_DATASET ROWS:_
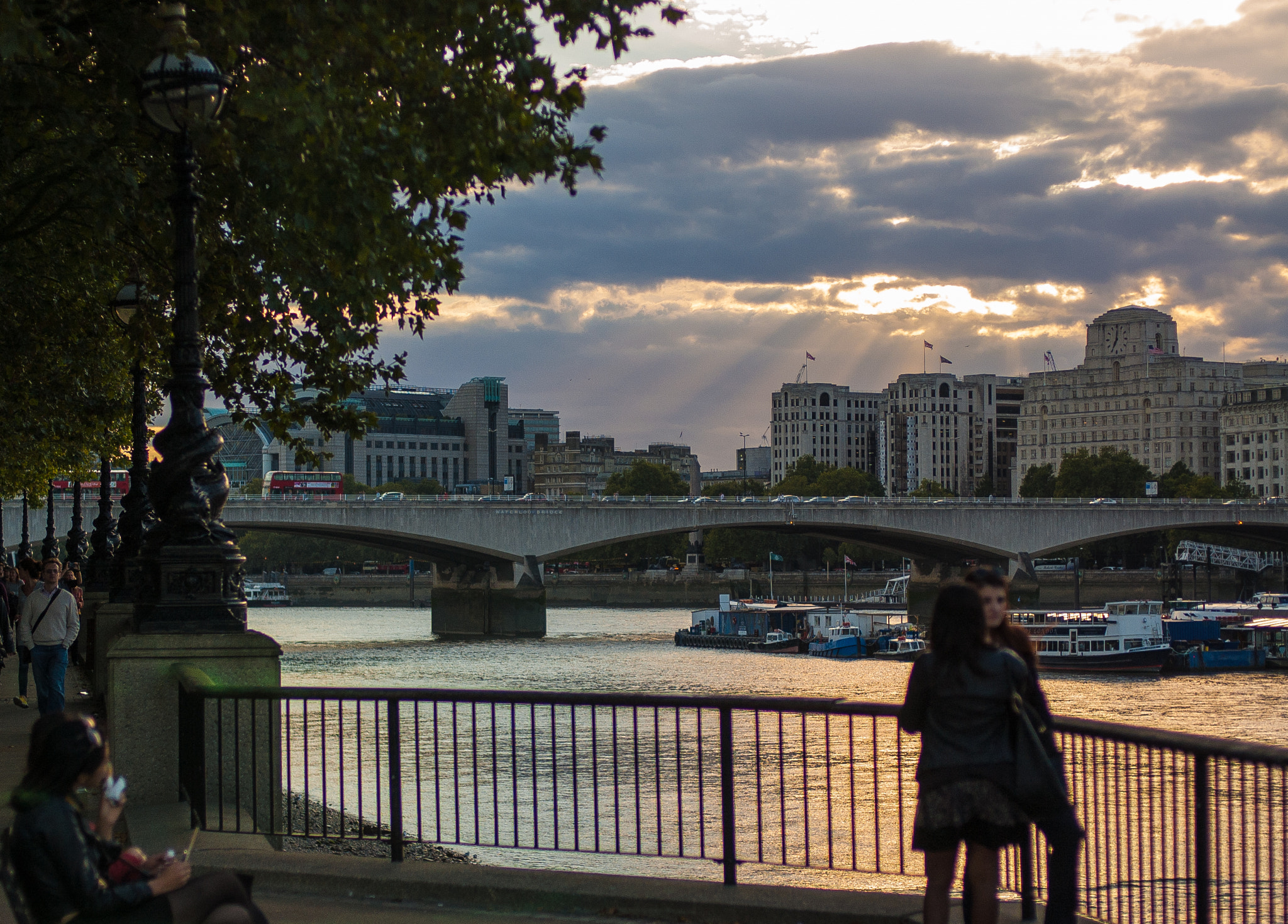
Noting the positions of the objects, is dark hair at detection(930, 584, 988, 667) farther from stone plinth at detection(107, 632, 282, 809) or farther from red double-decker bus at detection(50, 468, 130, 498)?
red double-decker bus at detection(50, 468, 130, 498)

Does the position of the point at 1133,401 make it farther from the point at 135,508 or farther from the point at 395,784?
the point at 395,784

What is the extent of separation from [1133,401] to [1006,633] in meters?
151

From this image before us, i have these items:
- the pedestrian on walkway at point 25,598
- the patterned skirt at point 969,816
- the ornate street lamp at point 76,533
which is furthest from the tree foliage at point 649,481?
the patterned skirt at point 969,816

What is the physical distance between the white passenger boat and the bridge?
60.3 feet

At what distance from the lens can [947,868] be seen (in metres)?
5.14

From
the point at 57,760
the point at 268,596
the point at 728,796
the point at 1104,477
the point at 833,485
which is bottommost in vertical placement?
the point at 268,596

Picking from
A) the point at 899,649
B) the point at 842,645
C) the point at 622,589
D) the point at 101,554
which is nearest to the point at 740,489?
the point at 622,589

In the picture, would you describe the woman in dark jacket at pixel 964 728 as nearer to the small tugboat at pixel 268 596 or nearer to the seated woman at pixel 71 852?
the seated woman at pixel 71 852

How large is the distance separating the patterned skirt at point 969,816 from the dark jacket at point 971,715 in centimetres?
4

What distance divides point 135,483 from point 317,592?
94295 millimetres

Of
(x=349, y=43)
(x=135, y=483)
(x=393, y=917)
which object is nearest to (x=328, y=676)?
(x=135, y=483)

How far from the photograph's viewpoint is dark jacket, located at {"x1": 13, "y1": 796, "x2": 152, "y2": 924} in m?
3.87

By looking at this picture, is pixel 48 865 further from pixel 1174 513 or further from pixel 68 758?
pixel 1174 513

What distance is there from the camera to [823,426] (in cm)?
19325
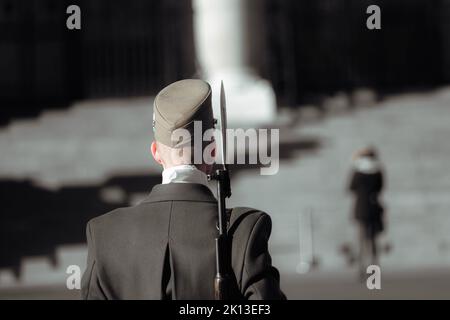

_INSTRUCTION:_ Rewrite all of the material above with every "dark jacket" changed to "black coat" and everything else left as it is. Leave the pictures out.

_THE OUTPUT:_
Noting the positions of the objects, is dark hair at detection(930, 584, 988, 667) farther from stone plinth at detection(107, 632, 282, 809) or farther from red double-decker bus at detection(50, 468, 130, 498)?
red double-decker bus at detection(50, 468, 130, 498)

Does the position of the point at 1133,401 make it farther from the point at 135,508 or farther from the point at 395,784?
the point at 395,784

What is the extent of separation from [1133,401] to [1006,633] in meters?
151

From this image before us, i have these items:
- the pedestrian on walkway at point 25,598
- the patterned skirt at point 969,816
- the ornate street lamp at point 76,533
which is furthest from the tree foliage at point 649,481?
the patterned skirt at point 969,816

What is the physical distance between the white passenger boat and the bridge?
60.3 feet

At what distance from the lens can [947,868] be seen (in metres)?
5.14

From
the point at 57,760
the point at 268,596
the point at 728,796
the point at 1104,477
the point at 833,485
which is bottommost in vertical placement?
the point at 268,596

Picking from
A) the point at 899,649
B) the point at 842,645
C) the point at 622,589
D) the point at 101,554
which is nearest to the point at 740,489?
the point at 622,589

In the picture, would you describe the woman in black coat at pixel 964 728 as nearer to the small tugboat at pixel 268 596 or nearer to the seated woman at pixel 71 852?
the seated woman at pixel 71 852

How large is the distance separating the patterned skirt at point 969,816 from the black coat at point 971,715 in centimetres?
4

What distance divides point 135,483 from point 317,592?
94295 millimetres

Of
(x=349, y=43)
(x=135, y=483)
(x=393, y=917)
which object is nearest to (x=328, y=676)?
(x=135, y=483)

How far from the photograph's viewpoint is black coat, located at {"x1": 13, "y1": 796, "x2": 152, "y2": 924} in m?
3.87

By looking at this picture, is pixel 48 865 further from pixel 1174 513 or further from pixel 68 758?
pixel 1174 513

What distance is there from the camera to [823,426] (in cm)?
19325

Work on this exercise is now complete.